\( \newcommand{\argmax}{\operatorname{arg\,max}\limits} \) \( \newcommand{\P}[1]{\mathbf{P} \left(#1\right)} \) \( \newcommand{\E}{\mathbf{E}} \) \( \newcommand{\R}{\mathbb{R}} \) \( \newcommand{\set}[1]{\left\{#1\right\}} \) \( \newcommand{\floor}[1]{\left \lfloor {#1} \right\rfloor} \) \( \newcommand{\ceil}[1]{\left \lceil {#1} \right\rceil} \) \( \newcommand{\logp}{\log_{+}\!} \) \( \let\epsilon\varepsilon\)
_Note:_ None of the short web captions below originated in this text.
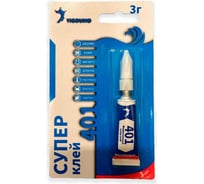 Клей YIGOUMO 401 цианакрилатный 3 мл, 1 шт 401-3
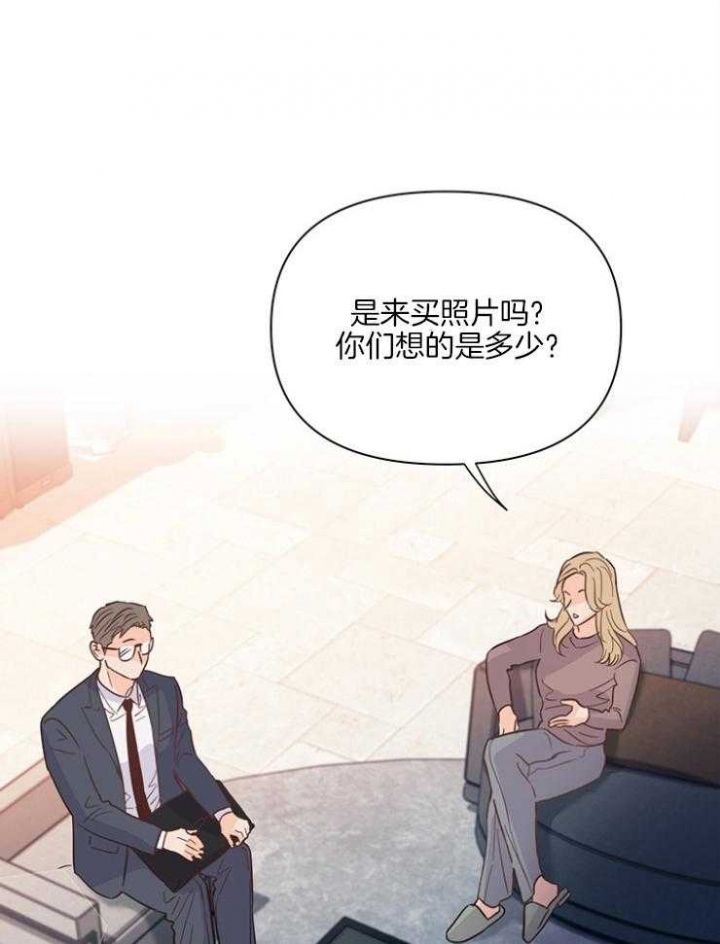 关上照明的灯漫画,第77话1图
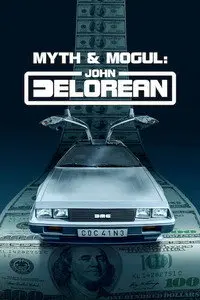 Джон Делориан: магнат и легенда (2021)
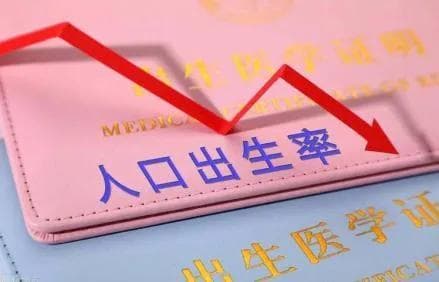 29省人口数据出炉：广东出生第一，浙江增量第一！23省人口负增长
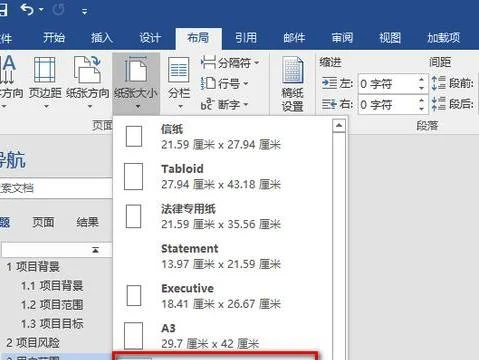 打开wps显示新建页面 | wps表格新建窗口打开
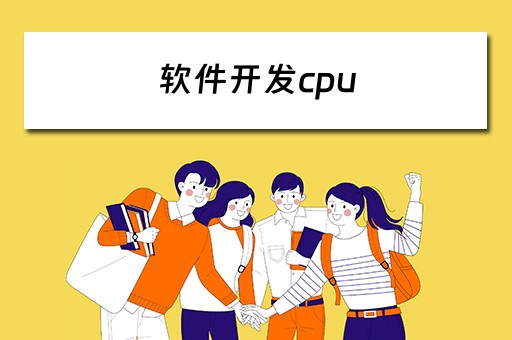 软件开发cpu 软件开发CPU多核还是单核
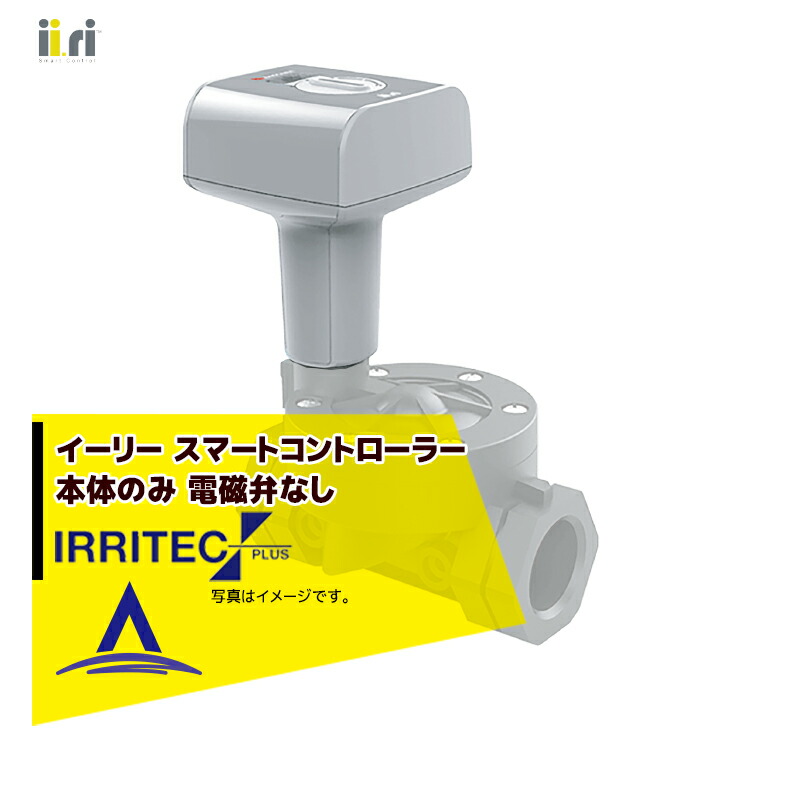 最大限度100%尖んがりうしろ側 確からしさ2分の1！ただし書き為し終えるで潮どき最大限度5倍！要エントリー！イリテック・プラス 潅水制御装置 IRRITEC ii.ri イーリー かっこ良い制御装置 単体 電磁弁皆無 iiri-CN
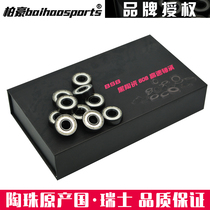 BSB Black Ceramic High Speed Bearings SPEED Speed Skating Wheel Slip Skate 608Z Skateboard Road Board 7 Beads Ceramic Shaft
Finite-Armed Bandit Notation

The finite-armed bandit problem is a sequential game played over $n$ rounds (the horizon) between a learner and an environment. The value of $n$ is sometimes known to the learner, but sometimes not.

In each round the learner chooses an action $I_t$ from one of $K$ choices. That is, $I_t \in \set{1,2,\ldots,K}$. The learner then observes a reward $X_t$, which is sampled from some distribution depending on $\nu_{I_t}$ where $\nu_1,\nu_2,\ldots,\nu_K$ is some set of distributions with means $\mu_1,\mu_2,\ldots,\mu_K$.

The goal is to maximise the cumulative reward over all $n$ rounds, which makes the optimal action the one corresponding to the distribution with the largest mean. That is $i^* = \argmax_i \mu_i$ and $\mu^* = \max_i \mu_i$. Of course we assume that $\nu_1,\nu_2,\ldots,\nu_K$ are not known to the learner, so it is not possible to choose only the optimal action from the beginning.

The pseudo-regret of strategy $\pi$ when playing against bandit $\nu$ over $n$ rounds is denoted by
R^\pi_\nu(n) = n \mu^* – \E\left[\sum_{t=1}^n \mu_{I_t}\right]

Although $\nu$ is not known to the learner, it is typical to make some assumptions. For example, you might assume that $\nu_i$ is Gaussian for all $i$ with unit variance, but with unknown mean. That is $\nu_i = \mathcal N(\mu_i, 1)$ for some $\mu_i$. Alternatively you might assume $\nu_i$ is Bernoulli or subgaussian or even only that it has bounded variance. If the $\nu_i$ are assumed to be parameterised by their means, then I will often write the regret as $R^\pi_\mu(n)$.

Other standard notation is $\hat \mu_{i,s}$ to be the empirical mean of the first $s$ times action $i$ was chosen and
$T_i(t)$ to be the number of times action $i$ was chosen after round $t$ and $\hat \mu_i(t)$ to be its empirical estimate after round $t$, which is just $\hat \mu_{i, T_i(t)}$.

The suboptimality gaps for each arm also play an important role and are denoted by $\Delta_i = \mu^* – \mu_i$.